(Extracted records)
────────────────────────────────────────

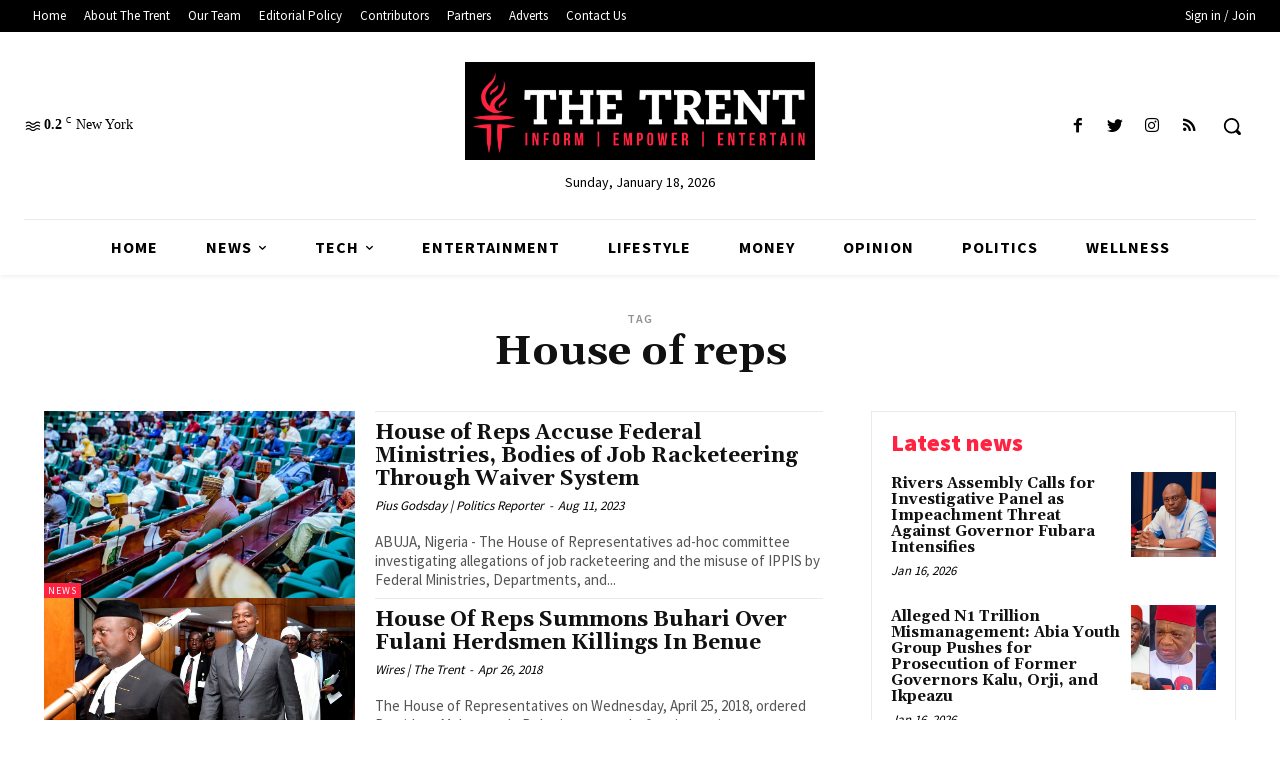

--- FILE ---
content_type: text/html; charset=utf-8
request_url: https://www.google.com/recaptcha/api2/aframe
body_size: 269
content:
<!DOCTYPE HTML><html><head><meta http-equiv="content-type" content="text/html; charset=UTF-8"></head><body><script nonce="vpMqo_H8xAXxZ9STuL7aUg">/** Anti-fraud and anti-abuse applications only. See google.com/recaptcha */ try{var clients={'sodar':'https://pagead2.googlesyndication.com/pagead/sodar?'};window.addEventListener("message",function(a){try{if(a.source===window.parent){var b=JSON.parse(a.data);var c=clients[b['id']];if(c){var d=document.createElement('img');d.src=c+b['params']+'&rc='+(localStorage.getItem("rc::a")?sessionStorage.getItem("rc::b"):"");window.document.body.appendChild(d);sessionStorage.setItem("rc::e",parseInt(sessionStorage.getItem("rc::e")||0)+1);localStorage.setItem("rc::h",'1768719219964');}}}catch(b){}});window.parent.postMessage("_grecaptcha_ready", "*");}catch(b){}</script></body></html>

────────────────────────────────────────

What you will do >>
Go over the records above and tally each line that includes "html". Give the total by itself.

Reply to the exercise >>
2